> [Task objective] Count the lines in the items below that contain the string "bbox" and give only that number.

> [Listed entries]
------------------------------------------------------------

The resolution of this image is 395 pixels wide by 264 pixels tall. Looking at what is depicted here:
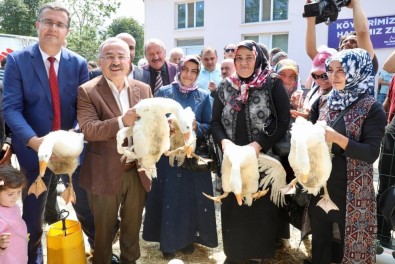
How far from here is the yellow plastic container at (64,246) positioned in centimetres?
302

------------------------------------------------------------

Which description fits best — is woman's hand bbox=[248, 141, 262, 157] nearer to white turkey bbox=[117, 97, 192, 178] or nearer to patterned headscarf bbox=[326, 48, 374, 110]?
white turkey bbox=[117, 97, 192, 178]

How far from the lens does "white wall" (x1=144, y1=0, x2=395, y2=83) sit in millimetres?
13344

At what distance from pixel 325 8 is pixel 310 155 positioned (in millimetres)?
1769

------------------------------------------------------------

> [In response] 2